Now move to the Default Identities tab. Click the Add Identity... button. Select the private key that you created earlier (id_rsa).

Log out

We now need to log out and then log back in to make sure that any applications you start from the Finder will use the SSH Agent.

Print via PDF Services...

To print, we need to make sure that the print request gets passed on to the Print to <printer> scripts that we just created. When you bring up a print dialog, configure whatever options you wish as normal, but instead of hitting the Print button, use the PDF button on the bottom of the screen (the button has an icon of a PDF document on it and a small arrow). Just select the Print to <printer> script for the printer you wish to use.

Uploaded Image: printDialog.png


Limitations

There are a few limitations to this configuration. When you print with this configuration, your print job is converted to a postscript file, which is then transfered to your CoC unix share and sent to the printer as if you were printing from one of the CoC-maintained Linux machines. Because of this process, some settings from the printer dialog (e.g. paper orientation, pages-per-sheet, etc.) will not work properly. For basic printing operations, however, this configuration should work.
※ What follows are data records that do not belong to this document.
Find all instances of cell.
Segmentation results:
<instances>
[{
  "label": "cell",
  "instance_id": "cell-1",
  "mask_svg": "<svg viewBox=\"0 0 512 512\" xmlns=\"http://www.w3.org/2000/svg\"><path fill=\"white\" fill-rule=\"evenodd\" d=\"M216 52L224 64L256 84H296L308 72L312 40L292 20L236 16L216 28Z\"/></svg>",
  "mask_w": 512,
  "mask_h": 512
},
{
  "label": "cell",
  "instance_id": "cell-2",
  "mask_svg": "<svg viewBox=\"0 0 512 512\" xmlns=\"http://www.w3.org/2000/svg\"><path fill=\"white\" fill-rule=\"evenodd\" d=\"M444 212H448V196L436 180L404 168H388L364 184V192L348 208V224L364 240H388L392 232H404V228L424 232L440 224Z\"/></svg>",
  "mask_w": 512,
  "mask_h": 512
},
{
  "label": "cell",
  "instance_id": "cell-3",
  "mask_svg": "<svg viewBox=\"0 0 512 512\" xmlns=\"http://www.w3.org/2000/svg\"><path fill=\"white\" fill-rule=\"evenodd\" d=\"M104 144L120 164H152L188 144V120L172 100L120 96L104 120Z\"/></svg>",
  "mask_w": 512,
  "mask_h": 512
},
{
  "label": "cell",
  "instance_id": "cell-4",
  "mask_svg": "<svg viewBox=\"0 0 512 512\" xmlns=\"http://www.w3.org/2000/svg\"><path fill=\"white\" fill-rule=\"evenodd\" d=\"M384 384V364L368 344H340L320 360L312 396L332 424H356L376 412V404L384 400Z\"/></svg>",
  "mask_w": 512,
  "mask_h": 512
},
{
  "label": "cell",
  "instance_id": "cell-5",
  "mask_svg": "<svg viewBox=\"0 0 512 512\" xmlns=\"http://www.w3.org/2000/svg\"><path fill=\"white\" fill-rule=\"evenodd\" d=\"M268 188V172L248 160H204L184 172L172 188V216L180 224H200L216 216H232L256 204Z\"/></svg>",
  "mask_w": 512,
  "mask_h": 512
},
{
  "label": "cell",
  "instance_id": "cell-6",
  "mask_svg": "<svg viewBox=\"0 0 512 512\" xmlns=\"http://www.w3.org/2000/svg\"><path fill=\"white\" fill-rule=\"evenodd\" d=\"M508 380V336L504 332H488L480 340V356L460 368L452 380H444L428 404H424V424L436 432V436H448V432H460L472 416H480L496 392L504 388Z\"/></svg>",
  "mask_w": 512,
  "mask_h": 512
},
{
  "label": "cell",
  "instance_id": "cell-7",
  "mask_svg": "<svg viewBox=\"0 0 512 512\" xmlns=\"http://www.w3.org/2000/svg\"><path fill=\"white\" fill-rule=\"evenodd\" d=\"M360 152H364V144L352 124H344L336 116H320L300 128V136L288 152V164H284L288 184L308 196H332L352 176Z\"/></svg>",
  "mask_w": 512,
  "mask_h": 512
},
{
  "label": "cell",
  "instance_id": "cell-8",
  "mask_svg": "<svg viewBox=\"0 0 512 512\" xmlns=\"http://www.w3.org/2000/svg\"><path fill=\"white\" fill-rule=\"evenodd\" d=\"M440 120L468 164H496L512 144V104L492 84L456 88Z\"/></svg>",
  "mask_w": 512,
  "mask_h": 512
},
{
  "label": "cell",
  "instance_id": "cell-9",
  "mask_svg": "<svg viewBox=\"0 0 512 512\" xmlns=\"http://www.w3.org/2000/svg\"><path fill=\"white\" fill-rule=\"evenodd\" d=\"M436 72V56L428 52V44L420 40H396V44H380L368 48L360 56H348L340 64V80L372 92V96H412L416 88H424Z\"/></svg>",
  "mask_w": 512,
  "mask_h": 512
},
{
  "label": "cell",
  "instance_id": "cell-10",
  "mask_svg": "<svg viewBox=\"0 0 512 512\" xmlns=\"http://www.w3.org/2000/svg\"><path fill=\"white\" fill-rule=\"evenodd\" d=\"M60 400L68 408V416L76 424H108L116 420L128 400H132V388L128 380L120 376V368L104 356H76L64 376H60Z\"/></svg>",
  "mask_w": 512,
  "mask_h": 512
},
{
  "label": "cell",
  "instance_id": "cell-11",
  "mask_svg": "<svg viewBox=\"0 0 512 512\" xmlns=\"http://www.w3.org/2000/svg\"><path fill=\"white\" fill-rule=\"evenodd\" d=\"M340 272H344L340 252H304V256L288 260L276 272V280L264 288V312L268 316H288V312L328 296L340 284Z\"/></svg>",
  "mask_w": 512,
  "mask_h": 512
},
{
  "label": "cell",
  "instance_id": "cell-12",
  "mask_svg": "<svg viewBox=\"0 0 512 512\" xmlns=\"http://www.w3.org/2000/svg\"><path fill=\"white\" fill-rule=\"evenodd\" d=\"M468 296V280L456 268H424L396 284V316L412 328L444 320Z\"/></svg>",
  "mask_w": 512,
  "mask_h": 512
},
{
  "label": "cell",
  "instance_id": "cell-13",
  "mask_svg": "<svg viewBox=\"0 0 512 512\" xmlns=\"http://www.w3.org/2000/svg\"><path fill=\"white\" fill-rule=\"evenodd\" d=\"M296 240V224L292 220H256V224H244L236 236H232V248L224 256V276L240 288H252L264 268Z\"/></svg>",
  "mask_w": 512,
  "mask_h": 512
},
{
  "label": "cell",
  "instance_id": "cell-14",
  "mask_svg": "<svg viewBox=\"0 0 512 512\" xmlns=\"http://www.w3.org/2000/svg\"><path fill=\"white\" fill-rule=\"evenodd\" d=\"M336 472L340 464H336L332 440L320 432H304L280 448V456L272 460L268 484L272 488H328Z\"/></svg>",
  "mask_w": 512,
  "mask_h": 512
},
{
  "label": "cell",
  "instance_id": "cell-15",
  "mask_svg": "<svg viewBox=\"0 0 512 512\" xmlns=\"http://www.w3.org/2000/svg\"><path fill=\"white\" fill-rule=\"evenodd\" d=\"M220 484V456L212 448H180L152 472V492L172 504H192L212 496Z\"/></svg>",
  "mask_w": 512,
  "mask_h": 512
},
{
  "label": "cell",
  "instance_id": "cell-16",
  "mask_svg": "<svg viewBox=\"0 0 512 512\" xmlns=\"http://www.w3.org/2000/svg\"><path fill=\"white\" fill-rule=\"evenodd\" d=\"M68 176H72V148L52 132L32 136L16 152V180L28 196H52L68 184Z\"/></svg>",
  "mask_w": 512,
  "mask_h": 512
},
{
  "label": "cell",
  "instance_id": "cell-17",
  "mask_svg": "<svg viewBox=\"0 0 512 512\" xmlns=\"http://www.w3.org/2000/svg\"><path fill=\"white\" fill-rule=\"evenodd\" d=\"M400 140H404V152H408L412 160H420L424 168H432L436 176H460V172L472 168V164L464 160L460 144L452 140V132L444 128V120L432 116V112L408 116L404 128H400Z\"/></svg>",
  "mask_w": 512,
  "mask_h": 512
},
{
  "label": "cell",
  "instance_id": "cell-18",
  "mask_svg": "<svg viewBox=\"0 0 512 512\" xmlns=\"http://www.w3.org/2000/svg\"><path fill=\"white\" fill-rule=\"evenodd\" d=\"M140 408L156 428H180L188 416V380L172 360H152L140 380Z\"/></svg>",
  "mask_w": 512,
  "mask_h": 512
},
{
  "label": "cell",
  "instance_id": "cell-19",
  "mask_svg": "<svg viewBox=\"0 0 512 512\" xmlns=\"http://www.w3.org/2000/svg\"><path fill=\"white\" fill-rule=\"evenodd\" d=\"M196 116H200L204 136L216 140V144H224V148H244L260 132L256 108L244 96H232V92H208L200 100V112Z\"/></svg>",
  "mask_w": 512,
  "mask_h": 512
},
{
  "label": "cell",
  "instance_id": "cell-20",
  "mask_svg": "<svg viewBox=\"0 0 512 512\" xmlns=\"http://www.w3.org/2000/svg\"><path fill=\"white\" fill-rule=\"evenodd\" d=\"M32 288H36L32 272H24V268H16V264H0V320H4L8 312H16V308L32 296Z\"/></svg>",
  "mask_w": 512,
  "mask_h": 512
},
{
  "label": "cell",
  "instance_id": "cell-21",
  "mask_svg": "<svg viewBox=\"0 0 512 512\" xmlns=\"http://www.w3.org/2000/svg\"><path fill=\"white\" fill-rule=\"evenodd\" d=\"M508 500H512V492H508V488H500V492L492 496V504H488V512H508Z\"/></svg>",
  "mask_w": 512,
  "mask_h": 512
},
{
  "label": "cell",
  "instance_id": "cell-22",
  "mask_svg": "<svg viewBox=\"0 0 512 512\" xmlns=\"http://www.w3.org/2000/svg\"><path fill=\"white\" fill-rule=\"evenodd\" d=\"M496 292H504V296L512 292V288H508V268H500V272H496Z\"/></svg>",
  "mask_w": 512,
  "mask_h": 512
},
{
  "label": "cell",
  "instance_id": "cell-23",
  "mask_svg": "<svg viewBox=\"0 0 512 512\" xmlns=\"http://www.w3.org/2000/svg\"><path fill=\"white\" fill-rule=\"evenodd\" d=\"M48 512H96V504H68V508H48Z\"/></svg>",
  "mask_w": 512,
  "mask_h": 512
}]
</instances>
It should also be noted that to print in duplex, you need to make sure you send the print job to the duplex version of the printer script. For example, to print duplex to Mom, you need to select the Print to Mom (Duplex) script.

Also, some applications disable PDF Services, which prevents this method from working. The only application I know of that does this is Adobe Reader, but Apple's Preview program handles PDFs quite nicely, so I usually use that.